Yes, but who evaluates how much it's worth? And why the hell should someone even have to be doing that? It's utterly useless bureaucracy. If the goal of having capital is to cover wages, say, should the company go under, then you should have that specific requirement, not some vague notion of 25K being a magical number.
I agree, but in the absence of a change in company law, the option to be able to satisfy it with intangibles is ok. I think so long as the valuation is reasonable, it counts. Any decent-sized app would easily cost >€25k, and even the website can cost that much in some cases.

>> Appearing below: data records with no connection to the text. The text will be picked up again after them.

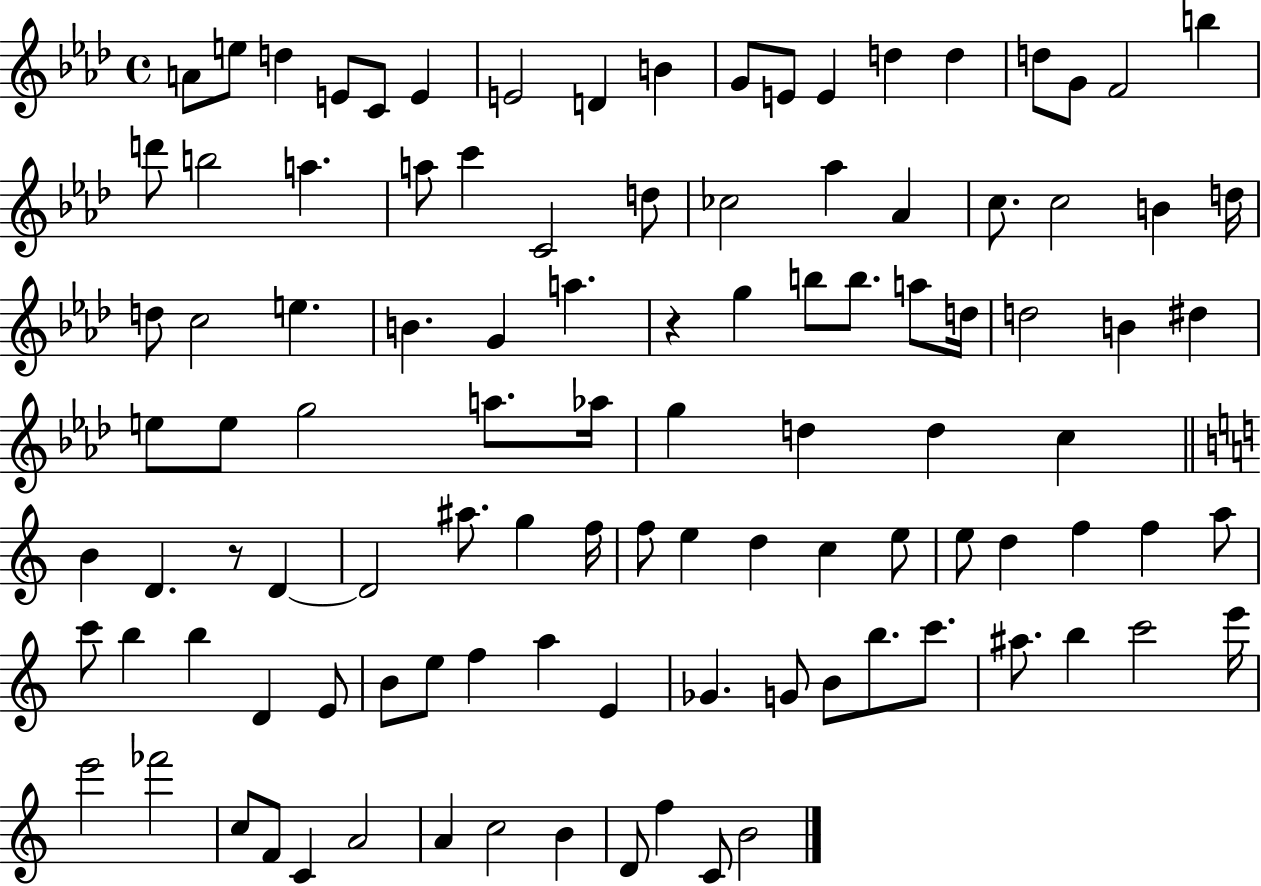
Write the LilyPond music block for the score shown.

{
  \clef treble
  \time 4/4
  \defaultTimeSignature
  \key aes \major
  a'8 e''8 d''4 e'8 c'8 e'4 | e'2 d'4 b'4 | g'8 e'8 e'4 d''4 d''4 | d''8 g'8 f'2 b''4 | \break d'''8 b''2 a''4. | a''8 c'''4 c'2 d''8 | ces''2 aes''4 aes'4 | c''8. c''2 b'4 d''16 | \break d''8 c''2 e''4. | b'4. g'4 a''4. | r4 g''4 b''8 b''8. a''8 d''16 | d''2 b'4 dis''4 | \break e''8 e''8 g''2 a''8. aes''16 | g''4 d''4 d''4 c''4 | \bar "||" \break \key a \minor b'4 d'4. r8 d'4~~ | d'2 ais''8. g''4 f''16 | f''8 e''4 d''4 c''4 e''8 | e''8 d''4 f''4 f''4 a''8 | \break c'''8 b''4 b''4 d'4 e'8 | b'8 e''8 f''4 a''4 e'4 | ges'4. g'8 b'8 b''8. c'''8. | ais''8. b''4 c'''2 e'''16 | \break e'''2 fes'''2 | c''8 f'8 c'4 a'2 | a'4 c''2 b'4 | d'8 f''4 c'8 b'2 | \break \bar "|."
}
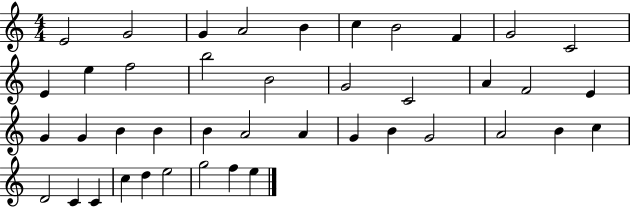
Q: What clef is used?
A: treble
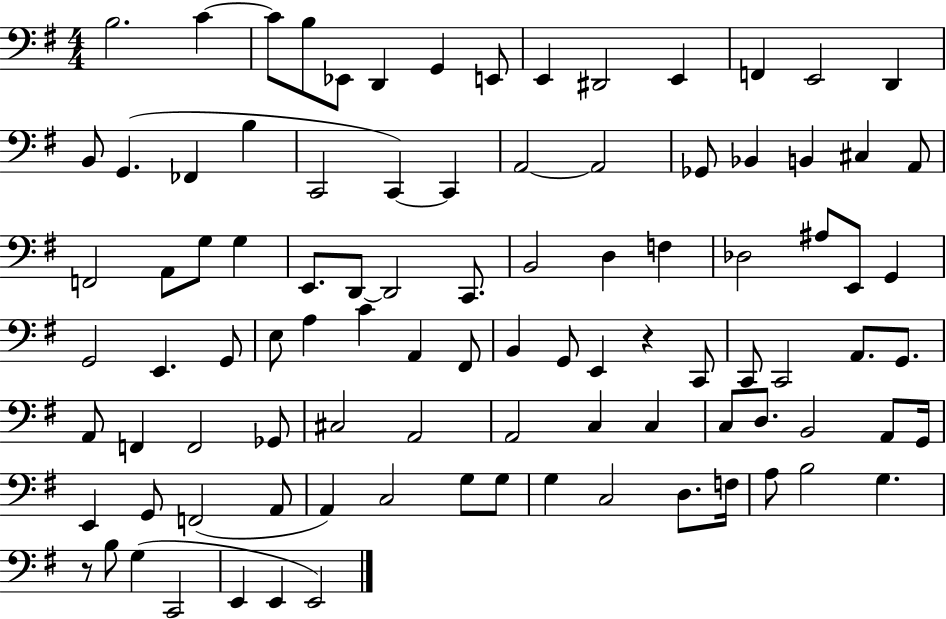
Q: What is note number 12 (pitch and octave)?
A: F2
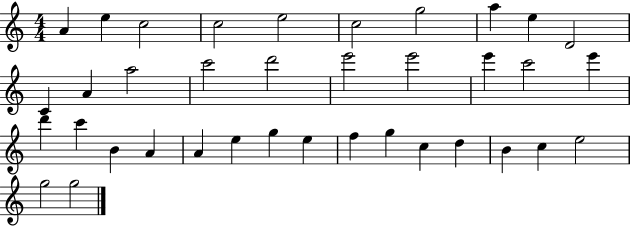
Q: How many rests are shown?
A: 0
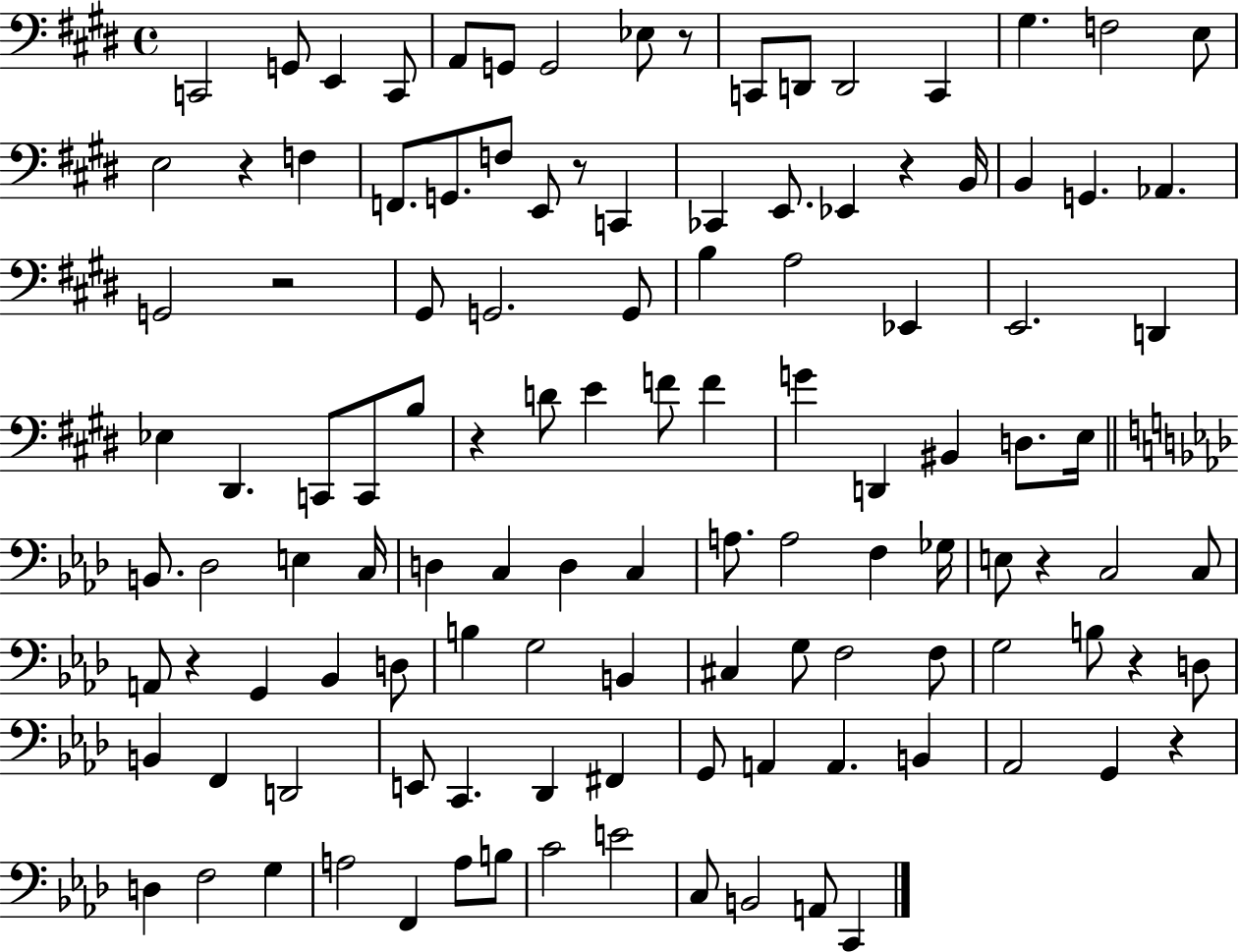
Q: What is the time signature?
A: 4/4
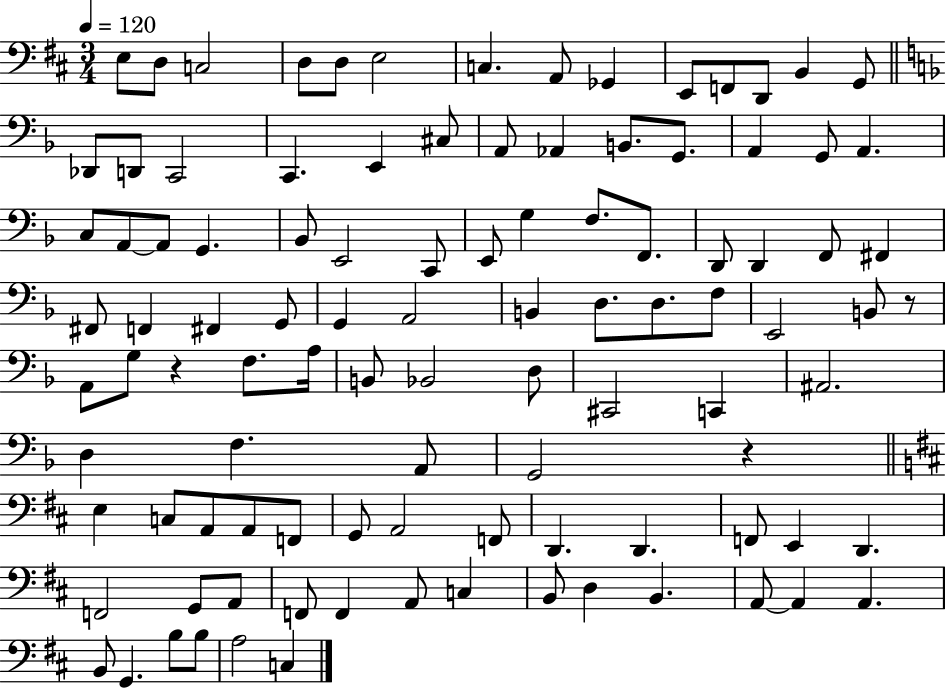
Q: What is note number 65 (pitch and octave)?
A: D3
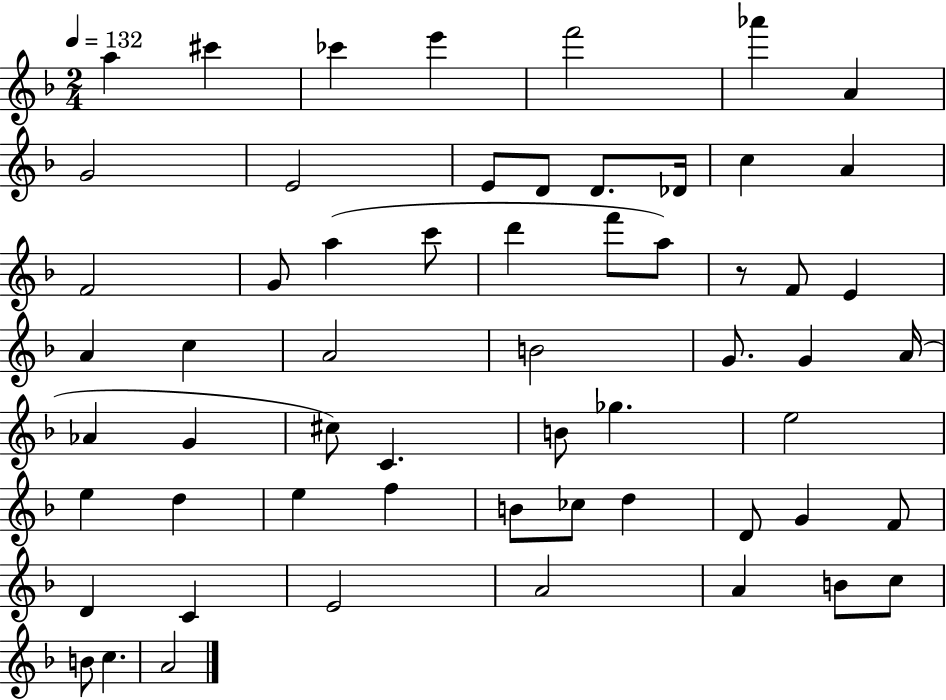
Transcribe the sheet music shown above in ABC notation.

X:1
T:Untitled
M:2/4
L:1/4
K:F
a ^c' _c' e' f'2 _a' A G2 E2 E/2 D/2 D/2 _D/4 c A F2 G/2 a c'/2 d' f'/2 a/2 z/2 F/2 E A c A2 B2 G/2 G A/4 _A G ^c/2 C B/2 _g e2 e d e f B/2 _c/2 d D/2 G F/2 D C E2 A2 A B/2 c/2 B/2 c A2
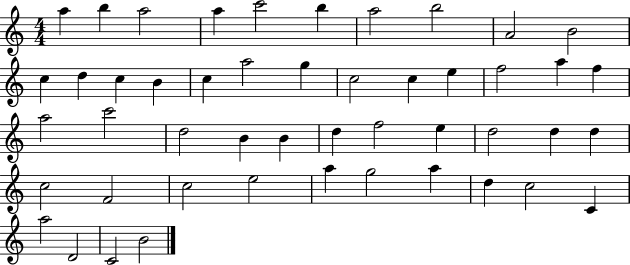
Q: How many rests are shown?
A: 0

It's easy to discount the value of our own work, but we shouldn't.

Plus, instead of handing over the copyright to the company, it might be possible to do something like grant an exclusive license to the company instead.

The goal of having capital is if you order a bunch of Aereon chairs and fail to pay, or your delivery driver runs over someone, these folks have some hold of collecting because by law they can't come after you personally. $25k is an arbitrary number because it can't be anything but arbitrary in this situation.
Countries like the US, France and UK get by just fine without this requirement. The arbitrariness of the number is an indication that it's a bad idea: the number is too low to guarantee compensation in many situations, and adds another obstacle for would-be entrepreneurs, especially those who do not come from a well-to-do background.

Far better might be some transparency requirements.

Take the standard UG (haftungsbeschränkt) if you don't have the capital. There the base capital requirement is 1 Euro. You can even found a GbR which is not a limitied liability company but serves quite well in most standard cases.

In any case, the number is not too low to guarantee compensation: The base capital of the company is public. Every business person in Germany knows that number. So if you're trading with a fresh GmbH you can safely assume that at least 25k were available at some point. Excluding plain fraud, you can be pretty sure that at least bills in a given range can be paid from that capital. You'd have a second look if they try to order something which goes beyond their base capital. Transparency requirements don't help much with fresh companies since there is now history to judge from.